=== Task directions ===
Starting at the line that contains "Sylwetka nowoczesny chłopiec" and ending after the line that contains "Spectators boo Netherland's", set down each line word for word, leaving out the pictures.

=== Task input ===
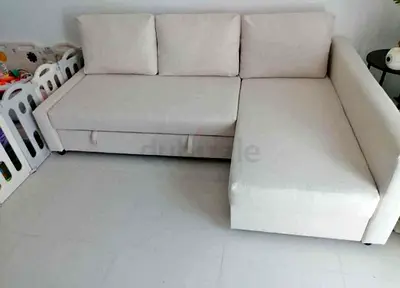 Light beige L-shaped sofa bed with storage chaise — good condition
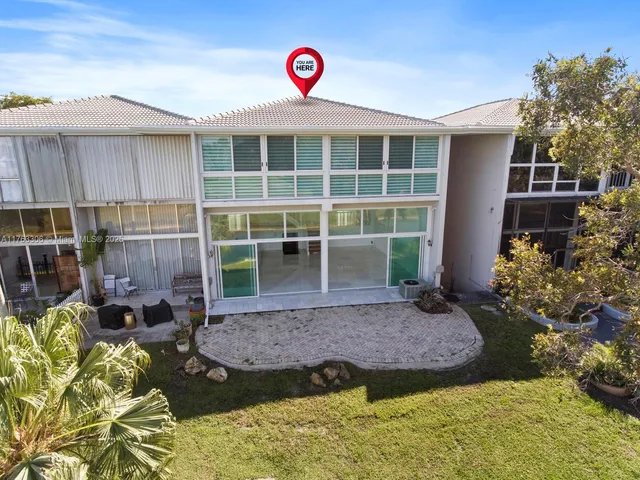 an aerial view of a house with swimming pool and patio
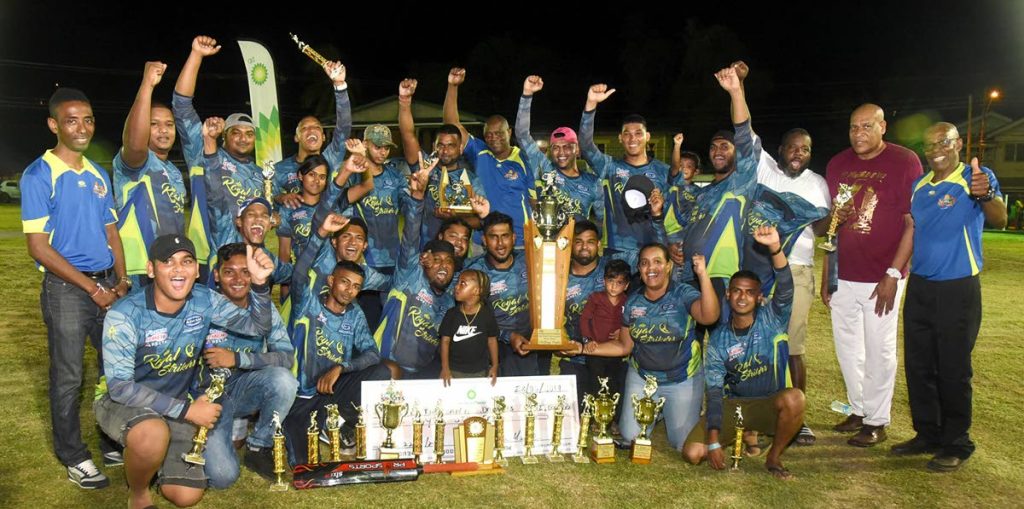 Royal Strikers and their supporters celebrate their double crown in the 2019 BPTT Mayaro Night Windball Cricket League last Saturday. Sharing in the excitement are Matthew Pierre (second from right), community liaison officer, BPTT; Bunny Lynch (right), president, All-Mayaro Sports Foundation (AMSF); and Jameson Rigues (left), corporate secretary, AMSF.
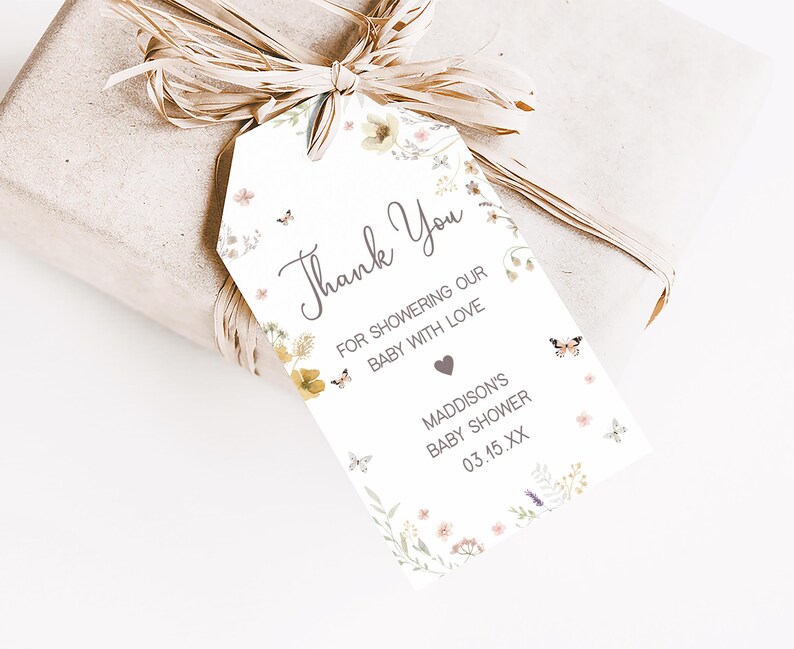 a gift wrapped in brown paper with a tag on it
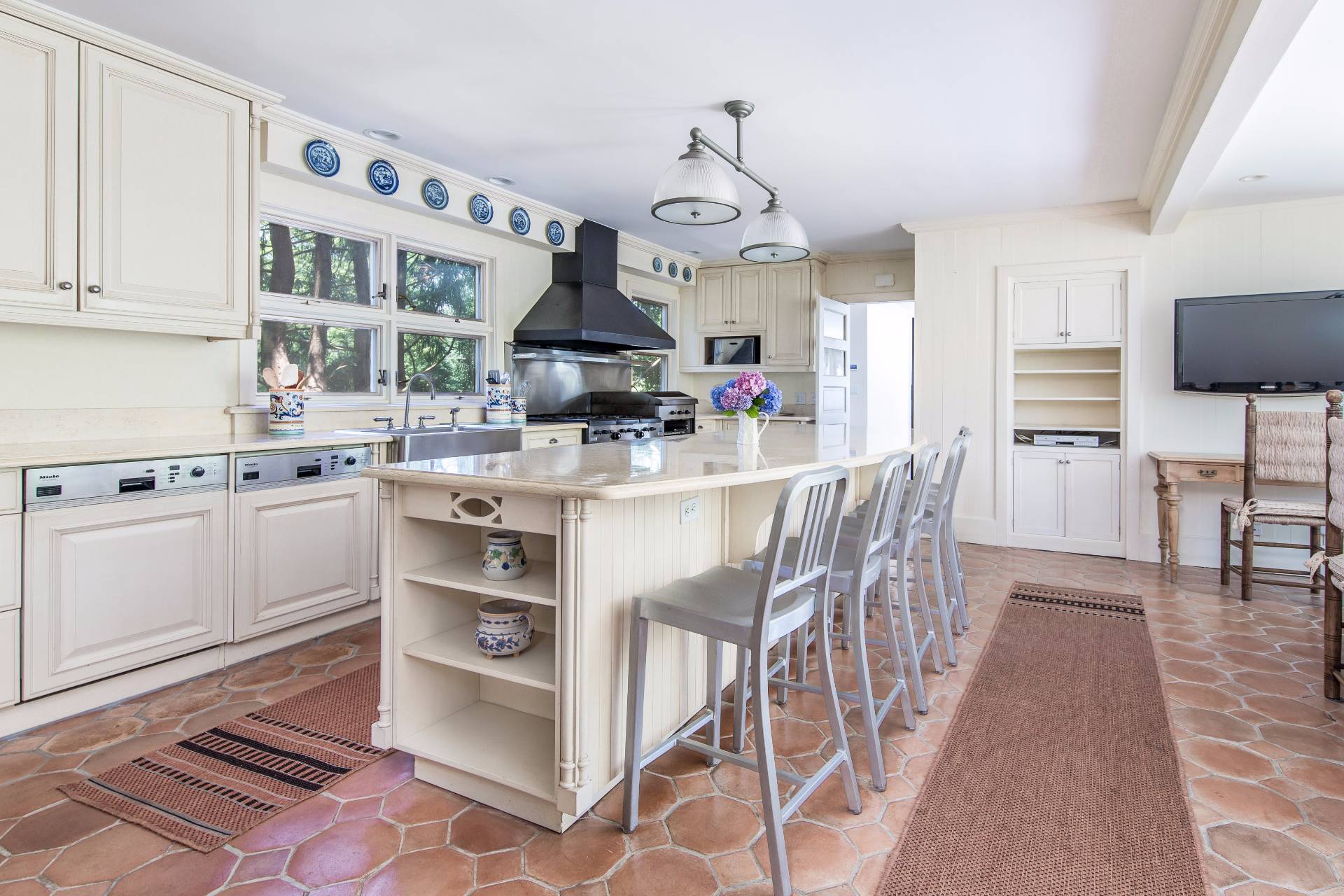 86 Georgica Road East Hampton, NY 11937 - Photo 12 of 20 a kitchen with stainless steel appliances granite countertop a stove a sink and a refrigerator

* * *

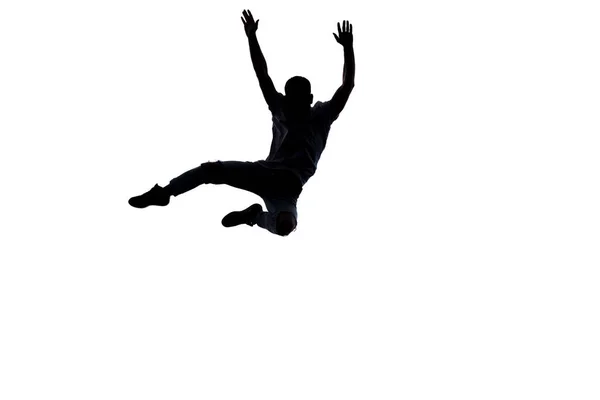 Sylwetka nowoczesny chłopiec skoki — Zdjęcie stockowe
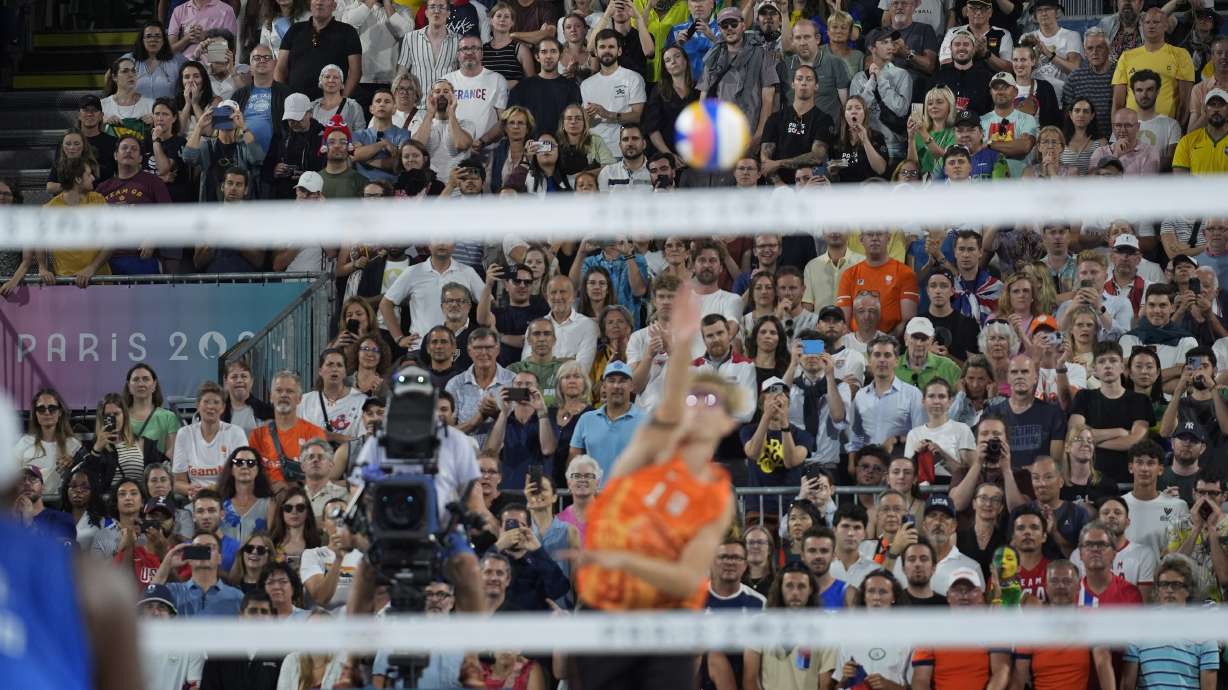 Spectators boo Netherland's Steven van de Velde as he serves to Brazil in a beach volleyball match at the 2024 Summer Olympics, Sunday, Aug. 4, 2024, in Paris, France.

=== Written reply ===
 Sylwetka nowoczesny chłopiec skoki — Zdjęcie stockowe
 Spectators boo Netherland's Steven van de Velde as he serves to Brazil in a beach volleyball match at the 2024 Summer Olympics, Sunday, Aug. 4, 2024, in Paris, France.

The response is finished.